The prestigious Marathi daily, Maharashtra Times, too, failed the litmus test. In April this year, the illustrated Weekly of India became the target of Hindu fundamentalist Ire after it published an article that analysed Shivaji, the Maratha hero, in the historical context. The controversy in the media which followed saw Maharashtra Times adopting a parochial position that was, in essence, an attack on the freedom of expression.

Three months later, when the Indian People’s Human Right Commission released The People’s Verdict-its report on the December and January riots-the Maharashtra Times scathingly dismissed the investigation on the charge that “no evidence was recorded from Hindu victims.”
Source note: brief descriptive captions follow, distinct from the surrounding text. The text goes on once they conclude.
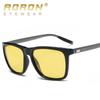 aoron Men's and Women's Polarized Sunglasses Aluminum Magnesium Glasses Legs Sunglasses Box Driving Sunglasses Night Vision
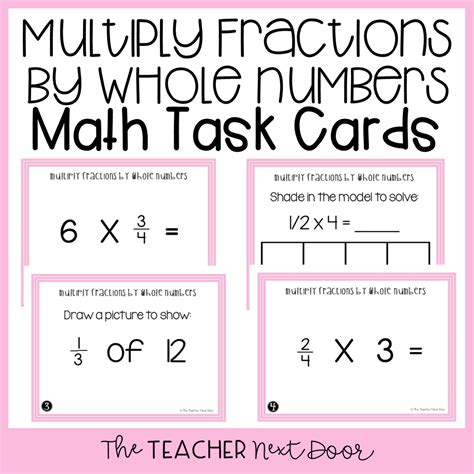 Multiplying Fractions By Whole Numbers 4th Grade Worksheets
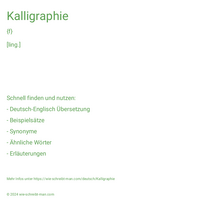 Kalligraphie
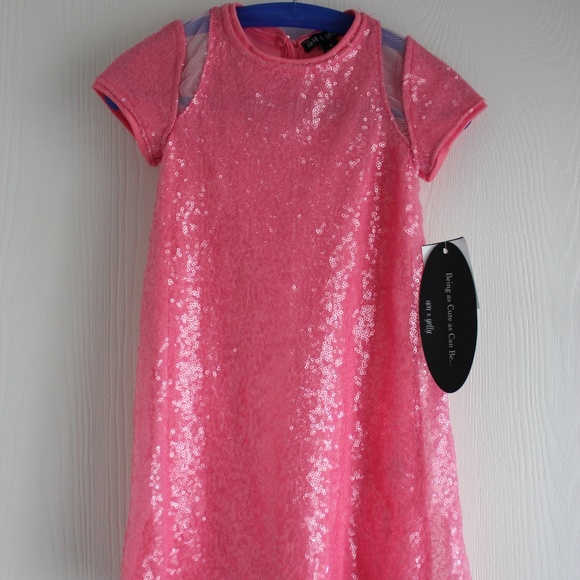 girls sequin shift dress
Brazen communal incitement by Saamna and Navakaal continues even today. In his Dassera Day rally at the Shivaji Park, Thackeray publicly asked Policemen to think of themselves as Hindus first and policemen later. Any piece of writing that is likely to cause enmity between people is a criminal offence against which the state is duty bound to act. But no serious action has even been attempted against Thackeray.
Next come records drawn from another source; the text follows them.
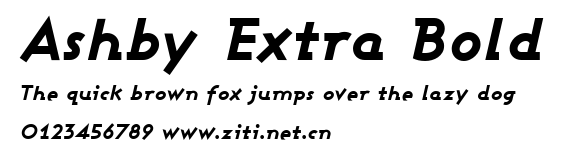 Ashby Extra Bold.ttf字體轉換器圖片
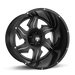 AMERICAN TRUXX AT162-2183BM-24 AT162 VORTEX BLACK/MACHINED 20X10 6-139.7 -24mm 106.1mm - Truck Part Superstore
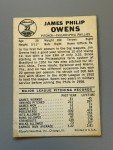 1960 Leaf Baseball Card #39 Jim Owens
In case of Navakaal, its editor, Neelkanth Khadilkar, was arrested on December 14,1993 for his editorials of December 9, 13 and 20,1992, immediately after his release on bail, he left for Sholapur for being felicitated by the Sholapur Municipal Council for “outstanding contribution to Marathi journalism”. Khadilkar was also honoured with an award earlier this year by the Mumbai Marathi Patrakar Sangh (Bombay Marathi Journalists Association) for “journalistic excellence”.